El impacto humanitario de los ataques a escuelas va más allá del daño físico. Las consecuencias psicológicas en niños y adolescentes pueden afectar su motivación, su concentración y su percepción de seguridad. Por eso, uno de los componentes más importantes en la protección de la educación es el apoyo emocional. Espacios breves de contención, actividades de expresión artística, rutinas estables y la presencia de adultos de referencia son elementos que ayudan a sostener la continuidad educativa incluso en escenarios adversos. No se trata de desarrollar grandes programas terapéuticos, sino de fortalecer la estabilidad cotidiana con prácticas accesibles: saludar, escuchar, organizar el aula, respetar horarios y contener a quienes lo necesiten.

Asimismo, la continuidad educativa puede mantenerse mediante estrategias flexibles cuando los estudiantes no pueden asistir físicamente. Las clases móviles, la enseñanza en espacios comunitarios alternativos, el uso de cuadernos de aprendizaje o las actividades radiales han demostrado ser recursos valiosos para sostener el aprendizaje cuando la escuela está dañada o inaccesible. Son soluciones económicas que requieren coordinación, creatividad y compromiso social, no grandes presupuestos.

La colaboración con organismos locales, organizaciones comunitarias y actores humanitarios también puede fortalecer la seguridad escolar, incluso cuando los recursos son limitados. La presencia de redes comunitarias que apoyan la protección de la infancia y vigilan el uso seguro de los espacios públicos genera un entorno más estable.
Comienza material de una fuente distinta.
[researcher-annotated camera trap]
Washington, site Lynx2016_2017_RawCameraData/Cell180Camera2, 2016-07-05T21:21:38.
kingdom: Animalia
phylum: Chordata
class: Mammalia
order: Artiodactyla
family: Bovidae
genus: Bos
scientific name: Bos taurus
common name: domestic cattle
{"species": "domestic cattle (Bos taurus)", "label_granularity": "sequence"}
La clave no es depender exclusivamente de intervenciones externas, sino articular esfuerzos para que la escuela funcione como un punto de referencia confiable para niños y familias.

Los docentes que trabajan en zonas de conflicto cumplen un rol esencial al sostener la rutina escolar y transmitir calma. Para ello, necesitan capacitación básica en gestión de riesgos, identificación de situaciones peligrosas y contención emocional. Estas capacitaciones pueden ser breves, presenciales o comunitarias, y no requieren una infraestructura compleja. Lo importante es que brinden herramientas concretas para actuar ante escenarios cambiantes y para acompañar a estudiantes que viven bajo tensión permanente.

La seguridad escolar en contextos de violencia también depende de la capacidad para negociar espacios de protección con distintos actores del territorio. En muchos países, acuerdos comunitarios informales han permitido mantener escuelas como zonas neutrales, respetadas por diferentes grupos en conflicto. Aunque estas prácticas varían según la región y el nivel de violencia, demuestran que la participación comunitaria es un elemento clave en la protección de las aulas. La escuela se convierte en un bien compartido que todos buscan preservar.

Finalmente, proteger la educación en zonas de conflicto implica entender que cada acción, por pequeña que sea, contribuye a sostener la vida escolar y reducir el impacto del conflicto sobre la infancia. La construcción de una cultura institucional orientada a la seguridad, la organización del espacio, la comunicación clara, el apoyo emocional y la participación comunitaria son componentes que pueden implementarse con recursos limitados y que fortalecen la resiliencia educativa. Cuando una escuela logra mantenerse en pie, aun con dificultades, se convierte en un símbolo de esperanza para toda la comunidad.